Psychedelic organ riffs and cumbia beats float through Skid Row’s Superchief Gallery after hours, as Ryan C. Doyle hunches in concentration over a laptop, tinkering with a VR simulation. Decked out in a well-worn orange jumpsuit, the artist’s six-foot-six-inch frame towers over me as he covers my eyes with a headset and just like that, I’m on a guided tour of a mad mind.

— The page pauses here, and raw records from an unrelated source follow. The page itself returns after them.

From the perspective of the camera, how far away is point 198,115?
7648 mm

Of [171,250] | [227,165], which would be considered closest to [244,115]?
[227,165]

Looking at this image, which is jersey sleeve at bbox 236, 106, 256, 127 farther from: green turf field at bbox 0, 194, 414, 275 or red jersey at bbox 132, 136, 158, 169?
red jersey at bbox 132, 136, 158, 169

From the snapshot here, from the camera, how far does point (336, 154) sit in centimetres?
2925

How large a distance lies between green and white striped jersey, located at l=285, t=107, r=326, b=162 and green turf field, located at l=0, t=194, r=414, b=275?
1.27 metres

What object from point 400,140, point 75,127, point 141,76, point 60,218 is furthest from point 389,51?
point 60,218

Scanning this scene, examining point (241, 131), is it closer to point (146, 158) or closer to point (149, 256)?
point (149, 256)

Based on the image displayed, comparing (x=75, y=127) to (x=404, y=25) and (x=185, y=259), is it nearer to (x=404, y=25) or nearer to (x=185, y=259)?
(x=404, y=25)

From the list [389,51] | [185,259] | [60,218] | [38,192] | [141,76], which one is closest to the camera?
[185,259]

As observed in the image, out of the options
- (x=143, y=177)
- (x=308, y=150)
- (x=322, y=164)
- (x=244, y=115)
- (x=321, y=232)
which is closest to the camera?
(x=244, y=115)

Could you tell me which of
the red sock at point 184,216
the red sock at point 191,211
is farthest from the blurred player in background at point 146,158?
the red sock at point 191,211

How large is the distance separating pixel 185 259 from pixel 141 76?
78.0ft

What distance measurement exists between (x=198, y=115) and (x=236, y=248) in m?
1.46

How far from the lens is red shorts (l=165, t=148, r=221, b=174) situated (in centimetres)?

Immersion and interactivity recur throughout the displays of “Triptych: A Trippy Threesome,” the Los Angeles solo debut of the machine artist, that includes VR experiments and 2D renderings. Flying in the face of the untouchability of traditional art contexts, the gallery itself has been recast in salvaged materials from Detroit, where he is artist in residence at community recycling center, Recycle Here.

In the middle of the warehouse is the “Carcroach,” a fully functional Honda Civic-turned-dune buggy that’s made several appearances at Burning Man, where Doyle is a well-known name among the old guard. The white dust from its recent trip still clings to the recycled limbs, pool hose antennae and hibachi grill hood ornament. There’s a hot seat on the vehicle’s roof, subwoofers flanking its shell and a button — which “kid’s love” — that activates a flame thrower in the rear. 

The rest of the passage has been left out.